Image Transfer Review: The anamorphic widescreen picture is fairly good for its age. There are some scratches and color instabilities in the first reel, but after that the appearance improves considerably. The palette is generally subdued, but when bright colors are called for they come across beautifully for the most part. Black levels are good and detail is decent. Overall, not bad at all. The pan & scan version on the flip side is terribly cropped; central characters are constantly walking in and out of the frame and there's a dizzying quantity of movement. Only the extremely uncritical will be satisfied with this version of the picture.
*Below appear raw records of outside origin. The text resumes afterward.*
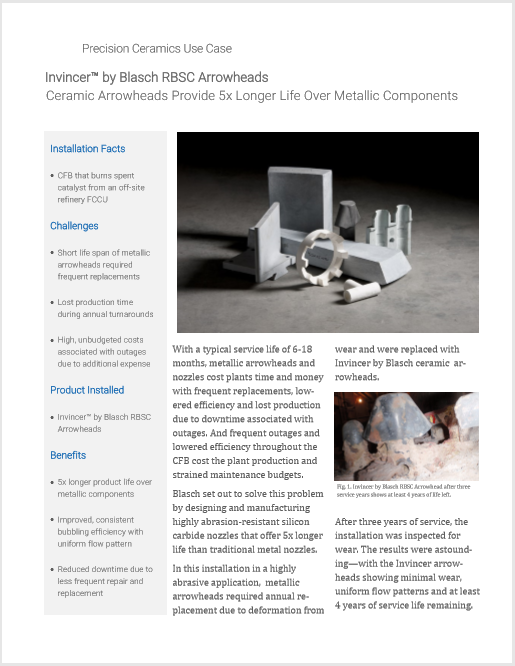 Precision Ceramics Use Case

Invincer™ by Blasch RBSC Arrowheads

Ceramic Arrowheads Provide 5x Longer Life Over Metallic Components

Installation Facts

• CFB that burns spent catalyst from an off-site refinery FCCU

Challenges

• Short life span of metallic arrowheads required frequent replacements

• Lost production time during annual turnarounds

• High, unbudgeted costs associated with outages due to additional expense

Product Installed

• Invincer™ by Blasch RBSC Arrowheads

Benefits

• 5x longer product life over metallic components

• Improved, consistent bubbling efficiency with uniform flow pattern

• Reduced downtime due to less frequent repair and replacement

With a typical service life of 6-18 months, metallic arrowheads and nozzles cost plants time and money with frequent replacements, lowered efficiency and lost production due to downtime associated with outages. And frequent outages and lowered efficiency throughout the CFB cost the plant production and strained maintenance budgets.

Blasch set out to solve this problem by designing and manufacturing highly abrasion-resistant silicon carbide nozzles that offer 5x longer life than traditional metal nozzles.

In this installation in a highly abrasive application, metallic arrowheads required annual replacement due to deformation from wear and were replaced with Invincer by Blasch ceramic arrowheads.

Fig. 1. Invincer by Blasch RBSC Arrowhead after three service years shows at least 4 years of life left.

After three years of service, the installation was inspected for wear. The results were astounding—with the Invincer arrowheads showing minimal wear, uniform flow patterns and at least 4 years of service life remaining.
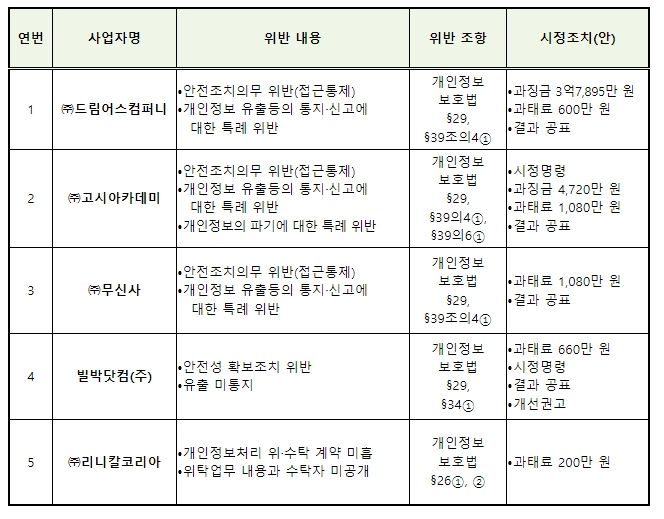 | 연번 | 사업자명 | 위반 내용 | 위반 조항 | 시정조치(안) |
|---|---|---|---|---|
| 1 | ㈜드림어스컴퍼니 | •안전조치의무 위반(접근통제) •개인정보 유출등의 통지·신고에 대한 특례 위반 | 개인정보 보호법 §29, §39조의4① | •과징금 3억7,895만 원 •과태료 600만 원 •결과 공표 |
| 2 | ㈜고시아카데미 | •안전조치의무 위반(접근통제) •개인정보 유출등의 통지·신고에 대한 특례 위반 •개인정보의 파기에 대한 특례 위반 | 개인정보 보호법 §29, §39의4①, §39의6① | •시정명령 •과징금 4,720만 원 •과태료 1,080만 원 •결과 공표 |
| 3 | ㈜무신사 | •안전조치의무 위반(접근통제) •개인정보 유출등의 통지·신고에 대한 특례 위반 | 개인정보 보호법 §29, §39조의4① | •과태료 1,080만 원 •결과 공표 |
| 4 | 빌박닷컴(주) | •안전성 확보조치 위반 •유출 미통지 | 개인정보 보호법 §29, §34① | •과태료 660만 원 •시정명령 •결과 공표 •개선권고 |
| 5 | ㈜리니칼코리아 | •개인정보처리 위·수탁 계약 미흡 •위탁업무 내용과 수탁자 미공개 | 개인정보 보호법 §26①, ② | •과태료 200만 원 |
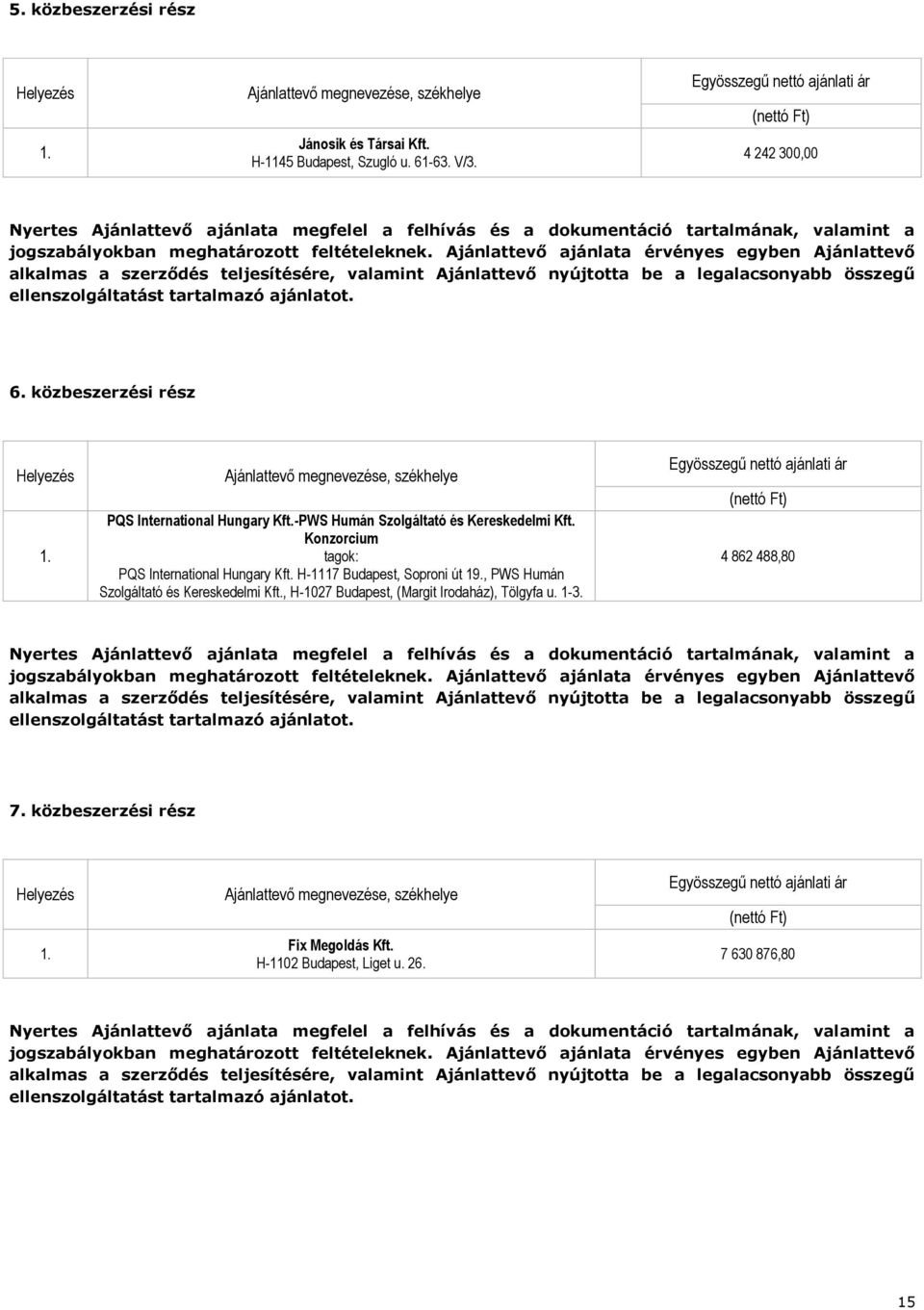 5. közbeszerzési rész

| Helyezés | Ajánlattevő megnevezése, székhelye | Egyösszegű nettó ajánlati ár (nettó Ft) |
|---|---|---|
| 1. | Jánosik és Társai Kft. H-1145 Budapest, Szugló u. 61-63. V/3. | 4 242 300,00 |

Nyertes Ajánlattevő ajánlata megfelel a felhívás és a dokumentáció tartalmának, valamint a jogszabályokban meghatározott feltételeknek. Ajánlattevő ajánlata érvényes egyben Ajánlattevő alkalmas a szerződés teljesítésére, valamint Ajánlattevő nyújtotta be a legalacsonyabb összegű ellenszolgáltatást tartalmazó ajánlatot.

6. közbeszerzési rész

| Helyezés | Ajánlattevő megnevezése, székhelye | Egyösszegű nettó ajánlati ár (nettó Ft) |
|---|---|---|
| 1. | PQS International Hungary Kft.-PWS Humán Szolgáltató és Kereskedelmi Kft. Konzorcium tagok: PQS International Hungary Kft. H-1117 Budapest, Soproni út 19., PWS Humán Szolgáltató és Kereskedelmi Kft., H-1027 Budapest, (Margit Irodaház), Tölgyfa u. 1-3. | 4 862 488,80 |

Nyertes Ajánlattevő ajánlata megfelel a felhívás és a dokumentáció tartalmának, valamint a jogszabályokban meghatározott feltételeknek. Ajánlattevő ajánlata érvényes egyben Ajánlattevő alkalmas a szerződés teljesítésére, valamint Ajánlattevő nyújtotta be a legalacsonyabb összegű ellenszolgáltatást tartalmazó ajánlatot.

7. közbeszerzési rész

| Helyezés | Ajánlattevő megnevezése, székhelye | Egyösszegű nettó ajánlati ár (nettó Ft) |
|---|---|---|
| 1. | Fix Megoldás Kft. H-1102 Budapest, Liget u. 26. | 7 630 876,80 |

Nyertes Ajánlattevő ajánlata megfelel a felhívás és a dokumentáció tartalmának, valamint a jogszabályokban meghatározott feltételeknek. Ajánlattevő ajánlata érvényes egyben Ajánlattevő alkalmas a szerződés teljesítésére, valamint Ajánlattevő nyújtotta be a legalacsonyabb összegű ellenszolgáltatást tartalmazó ajánlatot.

15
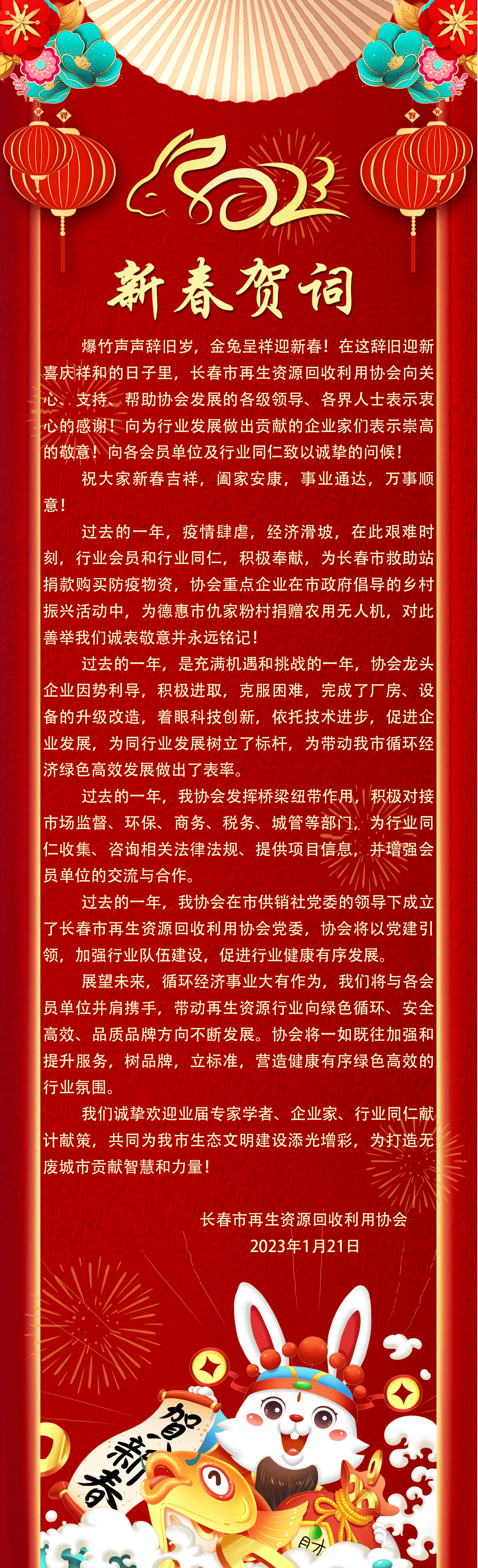 2023

新春贺词

爆竹声声辞旧岁，金兔呈祥迎新春！在这辞旧迎新喜庆祥和的日子里，长春市再生资源回收利用协会向关心、支持、帮助协会发展的各级领导、各界人士表示衷心的感谢！向为行业发展做出贡献的企业家们表示崇高的敬意！向各会员单位及行业同仁致以诚挚的问候！

祝大家新春吉祥，阖家安康，事业通达，万事顺意！

过去的一年，疫情肆虐，经济滑坡，在此艰难时刻，行业会员和行业同仁，积极奉献，为长春市救助站捐款购买防疫物资，协会重点企业在市政府倡导的乡村振兴活动中，为德惠市仇家粉村捐赠农用无人机，对此善举我们诚表敬意并永远铭记！

过去的一年，是充满机遇和挑战的一年，协会龙头企业因势利导，积极进取，克服困难，完成了厂房、设备的升级改造，着眼科技创新，依托技术进步，促进企业发展，为同行业发展树立了标杆，为带动我市循环经济绿色高效发展做出了表率。

过去的一年，我协会发挥桥梁纽带作用，积极对接市场监督、环保、商务、税务、城管等部门，为行业同仁收集、咨询相关法律法规、提供项目信息，并增强会员单位的交流与合作。

过去的一年，我协会在市供销社党委的领导下成立了长春市再生资源回收利用协会党委，协会将以党建引领，加强行业队伍建设，促进行业健康有序发展。

展望未来，循环经济事业大有作为，我们将与各会员单位并肩携手，带动再生资源行业向绿色循环、安全高效、品质品牌方向不断发展。协会将一如既往加强和提升服务，树品牌，立标准，营造健康有序绿色高效的行业氛围。

我们诚挚欢迎业届专家学者、企业家、行业同仁献计献策，共同为我市生态文明建设添光增彩，为打造无废城市贡献智慧和力量！

长春市再生资源回收利用协会
2023年1月21日

贺新春

财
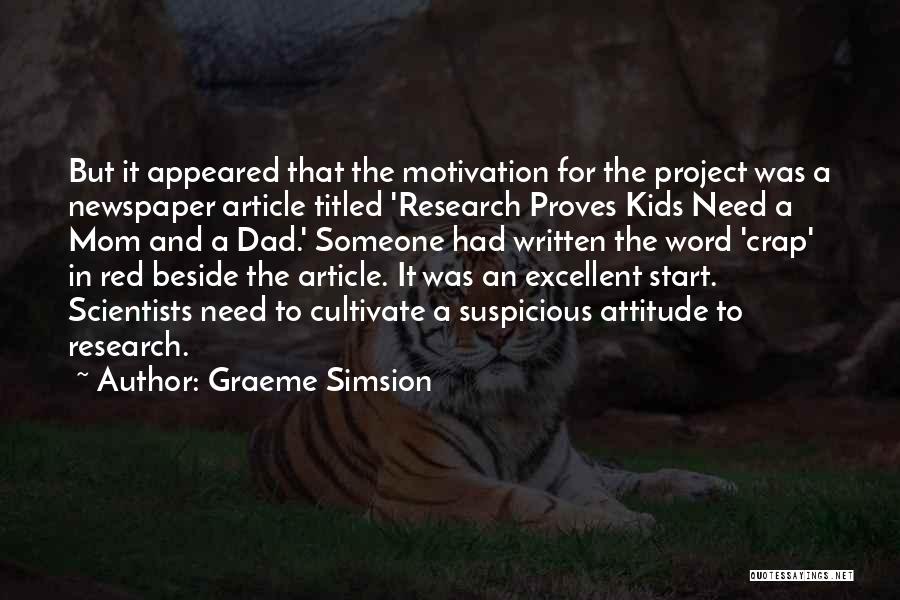 But it appeared that the motivation for the project was a newspaper article titled 'Research Proves Kids Need a Mom and a Dad.' Someone had written the word 'crap' in red beside the article. It was an excellent start. Scientists need to cultivate a suspicious attitude to research.

~ Author: Graeme Simsion

QUOTESSAYINGS.NET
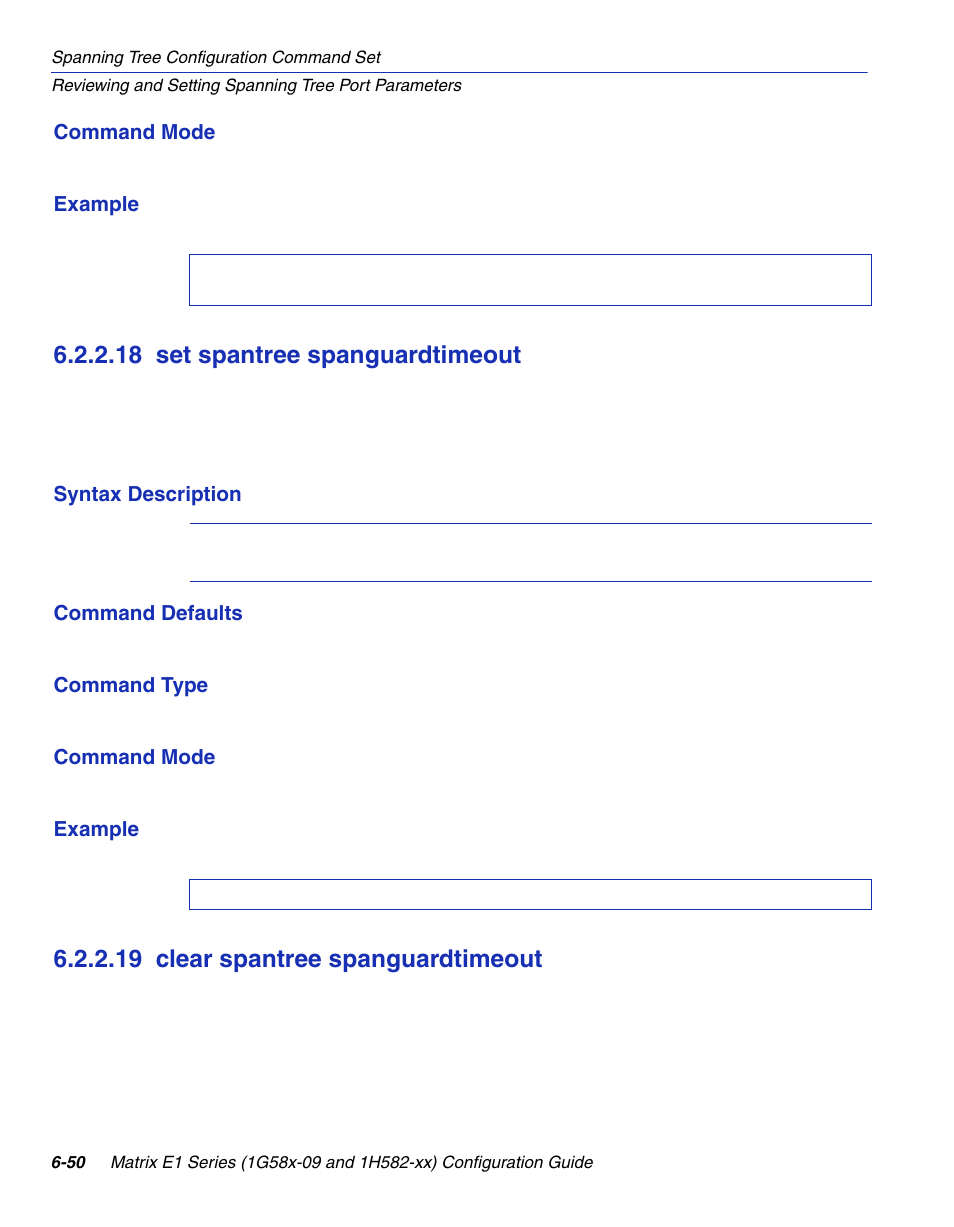 Spanning Tree Configuration Command Set
Reviewing and Setting Spanning Tree Port Parameters

Command Mode

Example

6.2.2.18 set spantree spanguardtimeout

Syntax Description

Command Defaults

Command Type

Command Mode

Example

6.2.2.19 clear spantree spanguardtimeout

6-50 Matrix E1 Series (1G58x-09 and 1H582-xx) Configuration Guide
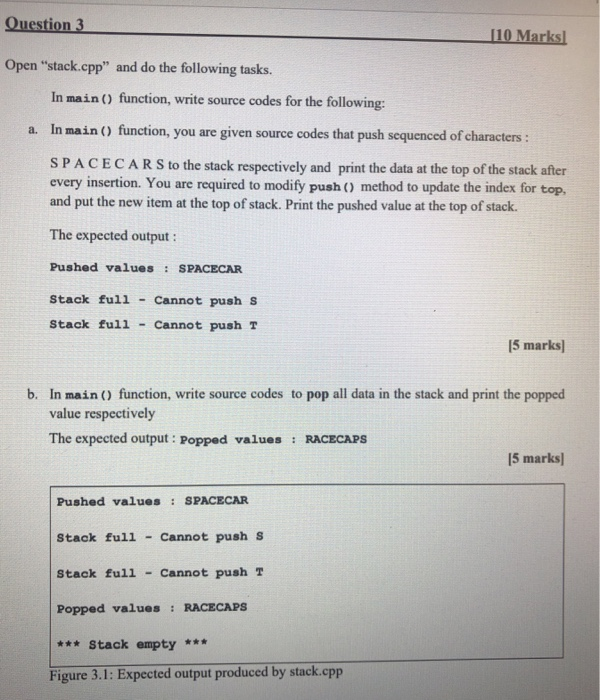 Question 3 [10 Marks]

Open "stack.cpp" and do the following tasks.

In main() function, write source codes for the following:

a. In main() function, you are given source codes that push sequenced of characters :

S P A C E C A R S to the stack respectively and print the data at the top of the stack after every insertion. You are required to modify push() method to update the index for top, and put the new item at the top of stack. Print the pushed value at the top of stack.

The expected output :

Pushed values : SPACECAR

Stack full - Cannot push S

Stack full - Cannot push T

[5 marks]

b. In main() function, write source codes to pop all data in the stack and print the popped value respectively

The expected output : Popped values : RACECAPS

[5 marks]

Pushed values : SPACECAR

Stack full - Cannot push S

Stack full - Cannot push T

Popped values : RACECAPS

*** Stack empty ***

Figure 3.1: Expected output produced by stack.cpp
Thankfully, the full panoramic version is properly presented.

Image Transfer Grade: B

 

Audio Transfer

 LanguageRemote Access
MonoEnglish, French, Spanishyes


Audio Transfer Review: The mono sound is pretty good. The dialogue is clear throughout, and Burt Bacharach's peppy Europop score (including the theme song by The Hollies, with Sellers) comes through beautifully as well. Bass is lacking, but there is no shrillness or unpleasant quality to the sound. Nor did I detect any noticeable hiss.

Audio Transfer Grade: B

 

Disc Extras

Static menu
Scene Access with 16 cues and remote access
Subtitles/Captions in English, French, Spanish with remote access
1 Original Trailer(s)
Packaging: Amaray
1 Disc
2-Sided disc(s)
Layers: single

Extras Review: The only extra is a trailer, presented in 1.85 anamorphic widescreen. It's in decent condition for its age. Thankfully, MGM has resumed putting English subtitles on its DVDs, in addition to the usual French and Spanish ones. Not much, but the essentials are here.

Extras Grade: D+

 

Final Comments

A hilarious caper comedy, with many excellent performances and expert timing. Some picture difficulties remedy themselves after a bit, and the extras are scant, but well worth seeking out.